Dear Mr. Warne,
You may dislike the formality of that address and insist on being called "Shane". Alternately, being the old-school guy Gideon Haigh described, you may approve of the respect. Either way, it'd be on your terms. Almost everything involving you was.
Was. I use that word in disbelief. It's futile to reconcile with the fact that you are now of the past. You were such an important part of my youth; what still seems like my cricketing present. So, your death feels unfair. As if you turned a part of my cricketing memories from colour to black-and-white. A final unplayable delivery, sir.
No author, family or friend; ultimately only you truthfully know what special compass guided such a remarkable life. To a shy, self-conscious, self-doubting, self-loathing guy like me, you were an irreconcilable meteor in cricket's night sky. Burning brighter and more intensely than any other celestial body (some of the things you did indeed seemed godlike) and unlikely to fizzle out and quietly spend your elder days on display in a museum.
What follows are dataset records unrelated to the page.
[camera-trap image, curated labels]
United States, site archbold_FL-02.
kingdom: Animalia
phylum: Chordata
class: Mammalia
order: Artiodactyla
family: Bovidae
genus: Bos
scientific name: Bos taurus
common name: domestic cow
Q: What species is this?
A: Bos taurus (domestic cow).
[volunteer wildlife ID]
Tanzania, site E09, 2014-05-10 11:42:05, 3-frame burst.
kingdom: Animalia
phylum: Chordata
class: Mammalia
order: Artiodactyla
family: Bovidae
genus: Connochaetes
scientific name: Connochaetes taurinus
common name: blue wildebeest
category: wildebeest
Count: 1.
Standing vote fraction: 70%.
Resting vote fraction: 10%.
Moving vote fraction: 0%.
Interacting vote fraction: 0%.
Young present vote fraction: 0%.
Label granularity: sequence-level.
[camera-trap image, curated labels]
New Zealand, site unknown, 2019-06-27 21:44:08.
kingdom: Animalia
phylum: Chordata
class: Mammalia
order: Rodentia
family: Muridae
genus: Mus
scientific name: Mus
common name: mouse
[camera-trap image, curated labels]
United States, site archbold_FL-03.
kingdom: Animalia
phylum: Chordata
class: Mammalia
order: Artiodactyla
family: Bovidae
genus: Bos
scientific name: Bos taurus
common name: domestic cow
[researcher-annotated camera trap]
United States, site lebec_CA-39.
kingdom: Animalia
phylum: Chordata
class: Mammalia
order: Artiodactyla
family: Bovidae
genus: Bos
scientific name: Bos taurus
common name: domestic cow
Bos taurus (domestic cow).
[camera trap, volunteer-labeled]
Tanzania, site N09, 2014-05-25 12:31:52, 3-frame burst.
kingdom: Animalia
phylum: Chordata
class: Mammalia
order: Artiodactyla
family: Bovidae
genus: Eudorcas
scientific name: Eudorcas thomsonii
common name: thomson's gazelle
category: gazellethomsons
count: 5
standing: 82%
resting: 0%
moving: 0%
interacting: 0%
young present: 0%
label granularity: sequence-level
No, if anything, we should all have known there would be nothing ordinary about your death. Maybe you'd have preferred to go surrounded by loved ones, and not alone in a country far from home. We will never know.
I was inspired to bowl legspin by your Indian contemporary. But, I learned the technique from an old instruction manual by your coach, pouring over the various finger and wrist positions on those pages, imagining the way you'd do it. I tried them all on the field, only to have to accept that my hands and wrists were too puny. Later, I read about just how abnormally large and strong your hands were and felt my failures could be forgiven.
Yet, anytime I managed to pull of a perfectly languid drifting, looping delivery that completely foxed the batsman, it felt like dismissing the bugger with your benediction. As if there was a mental radio channel only legspinners were always tuned to where we cheered each other on.
You eventually did captain, lead and inspire a team because many people across the world wanted to be you on the field or were on your side. You turned cricket into a version of chess that chess itself would sacrifice a pawn to be. The off-field shenanigans were ridiculous, dramatic and somewhat disturbing but you played life's inning on your own terms. It's something very few of us have the courage to do.
Today, we all know what that 99 felt like. A moment and a life unfulfilled. As you return to that great pavilion in the sky, I hope there's peace in knowing that you clean-bowled this heart of mine. Maybe all of ours. You played the game and won it well. If life had a man-of-the-series prize, I think you were a worthy winner.